Wunderbare Einladung an die Phantasie

Hebbel Theater: Heiner Goebbels' 'Die Wiederholung'

Der Anfang ist klug gesetzt und erzwingt unbedingte Aufmerksamkeit: Ein Mann sitzt an einem langen Tisch mit dem Rücken zum Publikum; er beschreibt einen Bühnenvorgang bis ins Detail und führt ihn aus. Und plötzlich stimmen Text und Handlung nicht mehr überein, der Bühnenraum ist nicht mit dem Beschriebenen identisch, aber man kann ihn sich vorstellen.

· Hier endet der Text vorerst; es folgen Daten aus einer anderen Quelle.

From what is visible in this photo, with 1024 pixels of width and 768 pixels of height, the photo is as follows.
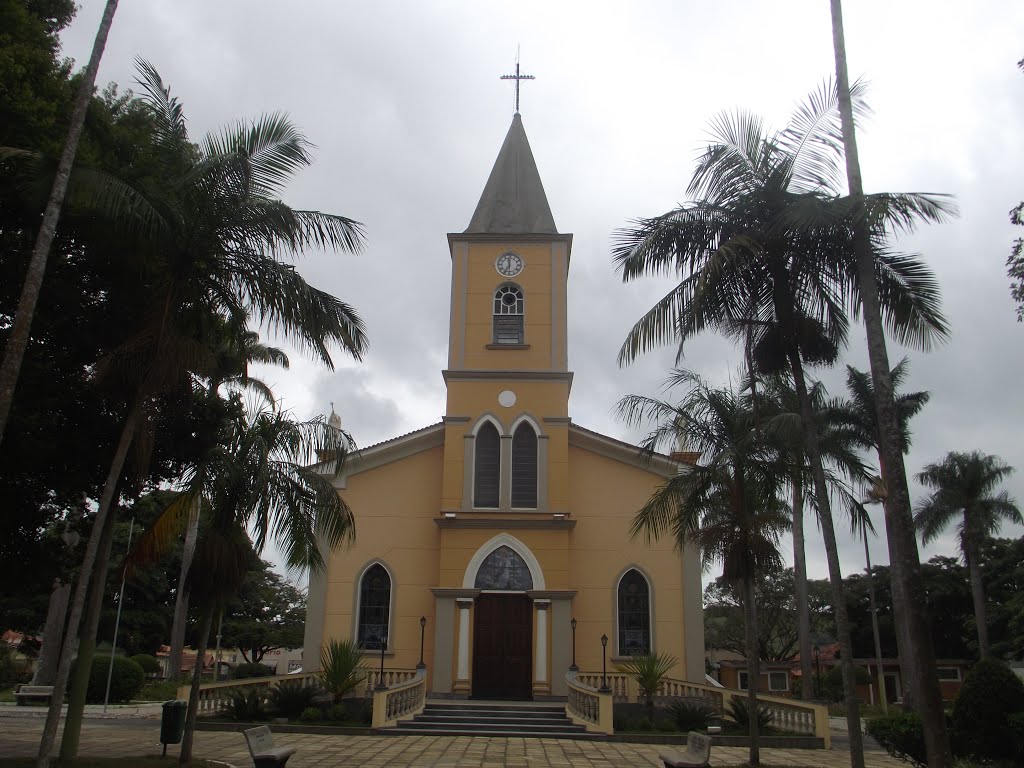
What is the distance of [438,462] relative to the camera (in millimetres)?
25281

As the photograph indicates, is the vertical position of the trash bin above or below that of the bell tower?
below

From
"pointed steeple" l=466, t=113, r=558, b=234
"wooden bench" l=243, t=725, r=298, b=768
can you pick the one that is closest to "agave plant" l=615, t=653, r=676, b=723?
"wooden bench" l=243, t=725, r=298, b=768

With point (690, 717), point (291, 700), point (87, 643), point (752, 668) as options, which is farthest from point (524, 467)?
point (87, 643)

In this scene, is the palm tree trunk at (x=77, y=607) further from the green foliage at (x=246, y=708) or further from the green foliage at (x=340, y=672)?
the green foliage at (x=340, y=672)

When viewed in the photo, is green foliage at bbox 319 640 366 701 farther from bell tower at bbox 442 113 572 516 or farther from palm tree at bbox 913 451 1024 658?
palm tree at bbox 913 451 1024 658

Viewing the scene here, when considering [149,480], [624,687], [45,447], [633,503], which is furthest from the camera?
[633,503]

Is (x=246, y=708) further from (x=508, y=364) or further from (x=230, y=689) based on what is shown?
(x=508, y=364)

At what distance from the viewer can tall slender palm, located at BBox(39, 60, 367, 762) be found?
11.8 m

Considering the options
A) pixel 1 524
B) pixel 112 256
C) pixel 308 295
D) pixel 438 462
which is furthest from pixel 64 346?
pixel 438 462

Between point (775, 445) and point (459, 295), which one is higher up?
point (459, 295)

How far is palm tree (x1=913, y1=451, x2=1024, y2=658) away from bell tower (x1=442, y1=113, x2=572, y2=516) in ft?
74.3

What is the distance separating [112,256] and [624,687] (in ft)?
51.8

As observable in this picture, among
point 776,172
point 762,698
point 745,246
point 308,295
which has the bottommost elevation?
point 762,698

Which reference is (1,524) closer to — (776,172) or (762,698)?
(776,172)
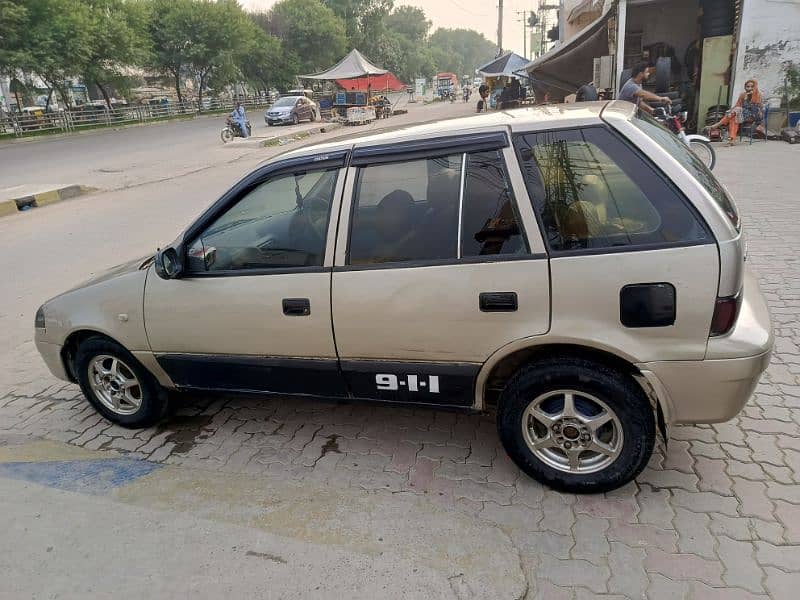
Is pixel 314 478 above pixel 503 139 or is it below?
below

Der Zuschauer ist eingeladen, das Bühnengeschehen mit seiner Phantasie in Einklang zu bringen, und der Bühnenbildner Erich Wonder hat Räume geschaffen, in denen das Wunderbare geht. Die Bühne wird zum vollendeten Imaginationsraum. Wände bewegen sich lautlos, Lichtkorridore gliedern die leere Bühne, und die Drehbühne wird zum Mitspieler der Akteure.
Szenenwechsel: Salongeplänkel zwischen Mann und Frau, gesuchte und unmögliche Nähe, fast eine Liebesgeschichte. Die Szene taucht wieder auf, und diesmal sind die Rollen verkehrt, die Akteure ausgetauscht.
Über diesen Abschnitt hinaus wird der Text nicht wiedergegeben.